Francesca e Federico oggi diranno sì, nella chiesa di Santa Maria del Carmine a Pavia. Con 30 invitati, adattandosi alle recenti limitazioni imposte dal governo per fronteggiare l’emergenza Coronavirus. Perché, parafrasando Albus Silente, il buono della saga di Harry Potter: "La felicità la si può trovare anche negli attimi più tenebrosi, se solo uno si ricorda di accendere la luce".
Francesca Corsi e Federico Codazzi, 28 anni lei, 29 anni lui, avrebbero dovuto sposarsi lo scorso 25 aprile, in una delle fasi più calde della pandemia: 200 invitati, cerimonia ufficiata nella stessa chiesa pavese. A fine febbraio Federico, ingegnere civile di Chiavenna, imbustava le partecipazioni, durante la diretta dell’Inter. "Io ero a New York per lavoro – racconta Francesca, tecnologa alimentare originaria di Buccinasco –. Avevo lasciato l’Italia poche settimane prima quando c’era un solo caso di Covid-19. Mai mi sarei aspettata, al rientro, di trovare il Paese alle prese con una situazione senza precedenti. Siamo ovviamente stati costretti a rinviare il matrimonio".

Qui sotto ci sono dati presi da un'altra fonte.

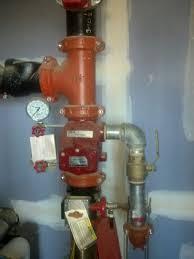 best sprinkler system images fire safety riser for fire protection system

La scelta è caduta sul 17 ottobre. Oggi. "Ci eravamo però illusi – prosegue Francesca – che avremmo potuto festeggiare le nozze esattamente come programmato in partenza. Purtroppo le recenti limitazioni non lo hanno reso possibile, ma abbiamo deciso di non scoraggiarci e andare oltre". L’entusiasmo che trionfa, il sentimento che li unisce sopra tutto. "Non è stato subito così però – precisa Francesca –. Inizialmente presa dallo sconforto ho scritto una email al presidente del Consiglio, Giuseppe Conte, per chiedere una ’deroga’ alle regole, per non rinunciare alla cerimonia esattamente come l’avevamo immaginata e organizzata in partenza. Non ho però avuto risposta. Un giorno, una mia collega, vedendomi piangere in ufficio mi ha chiesto quale fosse il problema. ‘Ti hanno forse tolto la possibilità di sposarti in chiesa? No? E allora stai serena’. Questa frase mi ha fatto riflettere e confrontandomi con Federico abbiamo deciso che ci saremmo sposati comunque. Il Covid-19 non può fermare questo matrimonio, non può fermare il nostro amore, ci siamo detti". "Non volevamo rinviare ulteriormente le nozze – sottolinea Francesca – perché ci tenevamo a ufficializzare la nostra unione nel segno della nostra fede quanto prima".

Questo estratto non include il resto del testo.